| YOUR OBJECTIVE |
Edit the items below so that every "wooden lectern" becomes "oak podium", keeping everything else the same.

| PROVIDED MATERIAL |
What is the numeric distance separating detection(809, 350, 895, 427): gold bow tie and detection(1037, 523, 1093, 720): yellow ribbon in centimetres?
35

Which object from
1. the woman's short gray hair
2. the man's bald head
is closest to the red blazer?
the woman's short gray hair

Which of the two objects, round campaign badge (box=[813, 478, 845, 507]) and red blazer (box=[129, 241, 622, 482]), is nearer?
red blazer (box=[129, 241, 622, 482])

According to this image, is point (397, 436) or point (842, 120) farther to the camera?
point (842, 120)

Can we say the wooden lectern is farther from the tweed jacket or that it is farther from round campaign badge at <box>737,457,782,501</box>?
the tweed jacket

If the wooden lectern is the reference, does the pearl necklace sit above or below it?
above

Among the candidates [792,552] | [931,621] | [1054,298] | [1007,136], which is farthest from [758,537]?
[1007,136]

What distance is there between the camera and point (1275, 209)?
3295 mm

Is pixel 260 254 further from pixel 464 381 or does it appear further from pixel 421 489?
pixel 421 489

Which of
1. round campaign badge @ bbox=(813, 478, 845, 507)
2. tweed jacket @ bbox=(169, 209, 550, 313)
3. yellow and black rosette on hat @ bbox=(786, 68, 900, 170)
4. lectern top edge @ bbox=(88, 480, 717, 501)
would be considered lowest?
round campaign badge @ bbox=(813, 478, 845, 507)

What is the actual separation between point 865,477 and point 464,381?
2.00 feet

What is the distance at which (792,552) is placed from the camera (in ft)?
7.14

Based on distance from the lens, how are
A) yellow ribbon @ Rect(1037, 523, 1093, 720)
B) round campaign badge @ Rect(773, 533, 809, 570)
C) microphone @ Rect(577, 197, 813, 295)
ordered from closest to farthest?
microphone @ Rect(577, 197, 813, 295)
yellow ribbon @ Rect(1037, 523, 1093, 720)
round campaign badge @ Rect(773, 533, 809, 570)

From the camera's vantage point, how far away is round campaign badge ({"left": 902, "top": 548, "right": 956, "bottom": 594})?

| SOLUTION TO THIS TASK |
What is the numeric distance separating detection(809, 350, 895, 427): gold bow tie and detection(1037, 523, 1093, 720): yellow ribbon in centimetres?
35

Which object from
1. the woman's short gray hair
2. the man's bald head
is closest to the red blazer?
the woman's short gray hair

Which of the two objects, round campaign badge (box=[813, 478, 845, 507]) and red blazer (box=[129, 241, 622, 482]), is nearer?
red blazer (box=[129, 241, 622, 482])

According to this image, is point (397, 436) or point (842, 120) farther to the camera?
point (842, 120)

Can we say the oak podium is farther from the tweed jacket or that it is farther from round campaign badge at <box>737,457,782,501</box>?
the tweed jacket

If the oak podium is the reference, does the pearl necklace sit above or below it?
above

Among the candidates [792,552] | [931,621] | [1054,298] | [1007,136], which is farthest from [758,537]?
[1007,136]

What distance is there between the camera and point (1275, 209)?
3295 mm

Is pixel 260 254 further from pixel 464 381 or does it appear further from pixel 421 489?
pixel 421 489

Which of
1. round campaign badge @ bbox=(813, 478, 845, 507)
2. tweed jacket @ bbox=(169, 209, 550, 313)
3. yellow and black rosette on hat @ bbox=(786, 68, 900, 170)
4. lectern top edge @ bbox=(88, 480, 717, 501)
would be considered lowest?
round campaign badge @ bbox=(813, 478, 845, 507)

What is the actual separation between point 865,477 and point 464,381?
2.00 feet

What is the distance at which (792,552) is placed from the camera (in ft)?
7.14

Based on distance from the lens, how are
A) yellow ribbon @ Rect(1037, 523, 1093, 720)
B) round campaign badge @ Rect(773, 533, 809, 570)
C) microphone @ Rect(577, 197, 813, 295)
ordered from closest to farthest?
microphone @ Rect(577, 197, 813, 295)
yellow ribbon @ Rect(1037, 523, 1093, 720)
round campaign badge @ Rect(773, 533, 809, 570)

From the camera's vantage point, how far away is round campaign badge ({"left": 902, "top": 548, "right": 956, "bottom": 594})?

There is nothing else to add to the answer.